Dataset extract:
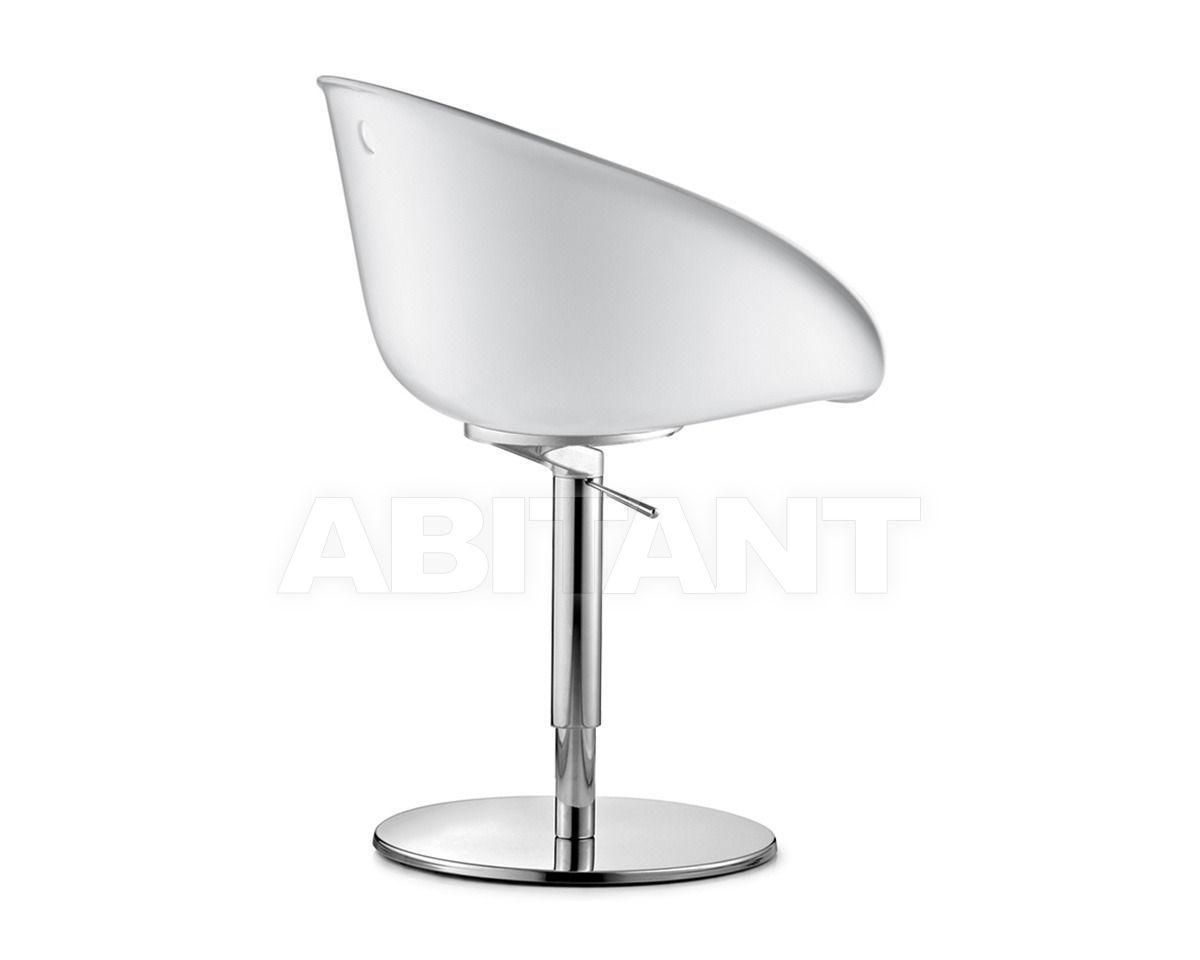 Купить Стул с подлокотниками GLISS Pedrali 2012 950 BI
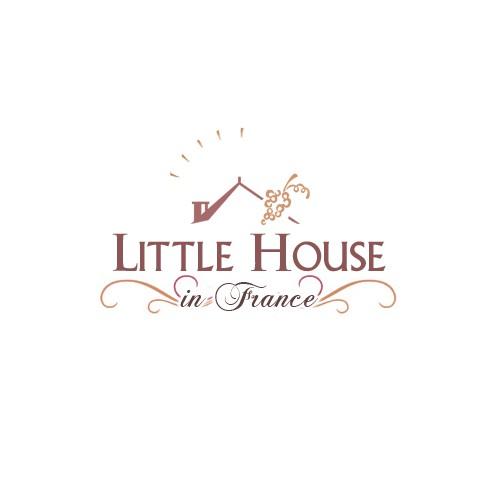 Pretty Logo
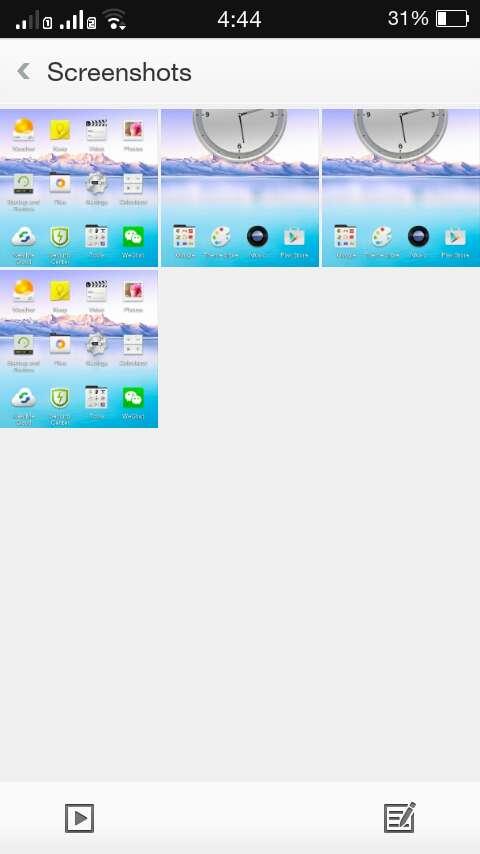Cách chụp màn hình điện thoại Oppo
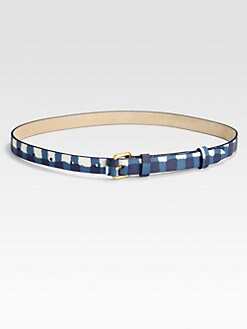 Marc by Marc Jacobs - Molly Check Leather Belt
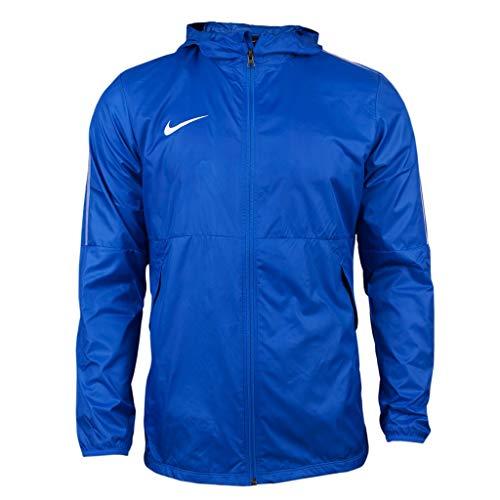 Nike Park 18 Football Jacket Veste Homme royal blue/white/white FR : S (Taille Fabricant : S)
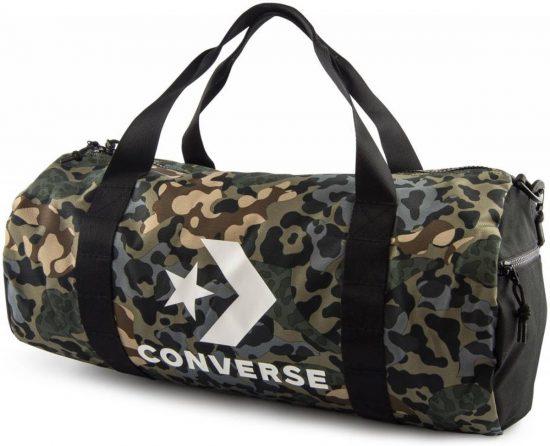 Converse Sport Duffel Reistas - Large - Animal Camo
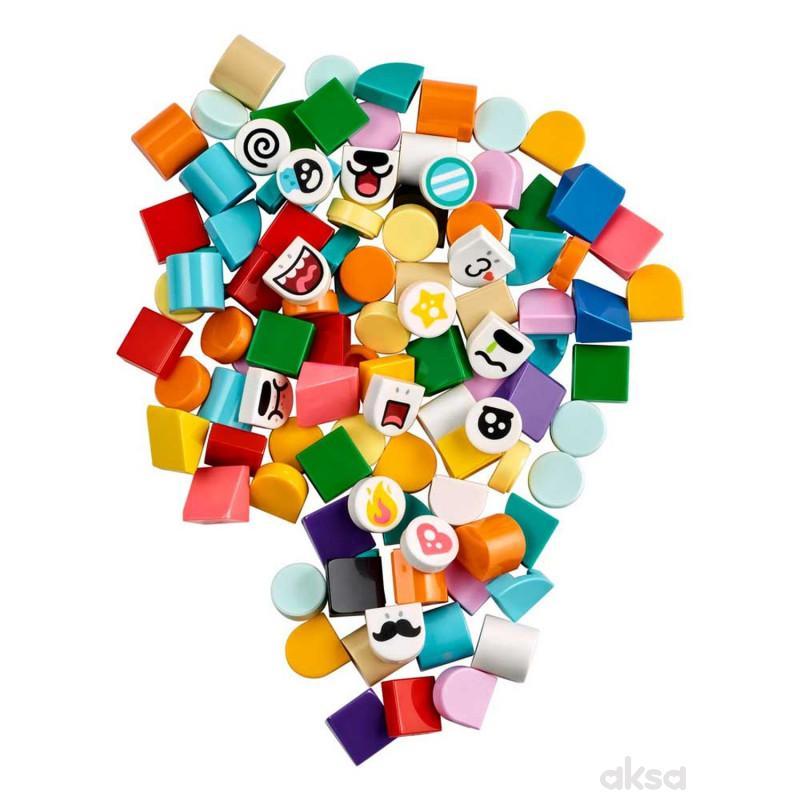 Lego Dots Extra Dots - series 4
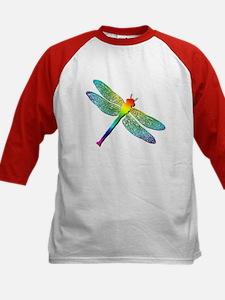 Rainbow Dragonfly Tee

Work order: All entries above should be returned exactly, apart from their pictures.

Exercise result:
 Купить Стул с подлокотниками GLISS Pedrali 2012 950 BI
 Pretty Logo
Cách chụp màn hình điện thoại Oppo
 Marc by Marc Jacobs - Molly Check Leather Belt
 Nike Park 18 Football Jacket Veste Homme royal blue/white/white FR : S (Taille Fabricant : S)
 Converse Sport Duffel Reistas - Large - Animal Camo
 Lego Dots Extra Dots - series 4
 Rainbow Dragonfly Tee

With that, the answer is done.